Angry, alienated sick-and-tired Green Day rail against religion, conformism, complacency, consumerism, media overload, all the usual tropes. Americans are little more than zombies. Did you know, for instance, that according to Green Day, "You're the victim of the system/ You are your own worst enemy"?
Maybe I'm cranky, maybe I've heard it all, but I'm not of a mind to be preached to and berated by Billie Joe Armstrong and his wing men.
If Green Day had filtered their message through some interesting characters or narratives, I might be more receptive, but, as far as
Breakdown is concerned, I'll take my bludgeoning from power chords instead of The Message.
And so I turn my attention to the music. When Green Day's
Dookie album blew up in 1994, a new genre was coined: pop-punk. Fifteen years on, no one does it better - not even close. The Northern Cali trio can really work wonders with a limited bag of simple chords, crafting them into ever-catchy progressions. They are also superior hook-smiths;
Breakdown contains nary a clunker melody.
And to further add to the album's success, Green Day includes several songs that break from the pop-punk mold, or at least stretch it: the piano-driven "Last Night on Earth," a love song (even angry geezer punks take time out for love); "Restless Heart Syndrome," a wistful mid-tempo piece that dials back the guitar and finds Armstrong sliding into a vulnerable falsetto; a few songs - notably "21 Guns" and the closer "See the Lights" - that emphasize the pop over the punk, and take their own cues from '60's titans like The Who and The Beatles.
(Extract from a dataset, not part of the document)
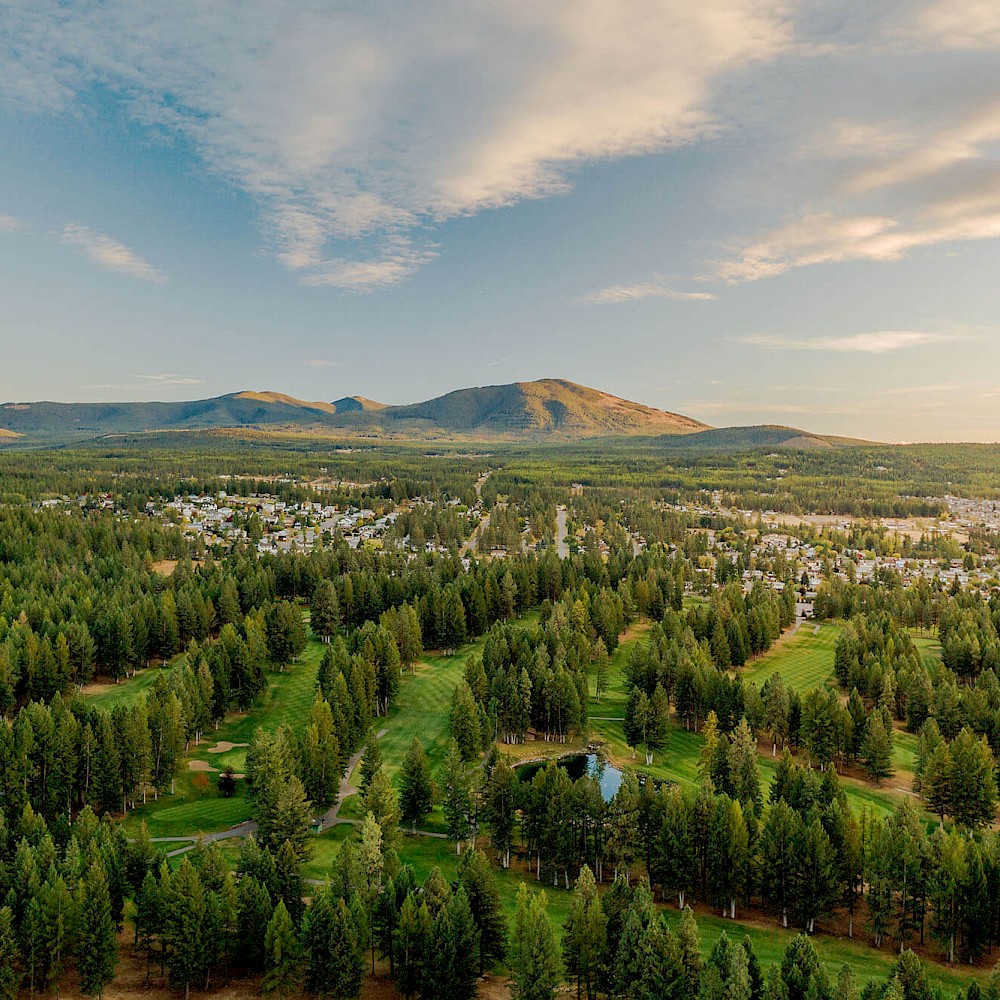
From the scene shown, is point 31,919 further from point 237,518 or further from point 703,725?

The title track, which follows a short intro song, is the grandest of all the statements, the theme- and tempo-setter. It forcefully flows through three sections: straight rock, followed by a jiggish, Celtic-inspired romp, capped by an epic, slowed-down coda. Triumphant.
So you might be thinking now: Does this dude like the album or not? Short answer is yes, I do. But here's the qualifier: Listening to any one, two, even three or four songs from
21st Century Breakdown is an absolute treat. But trying to swallow the whole thing tends to trigger my gag reflex.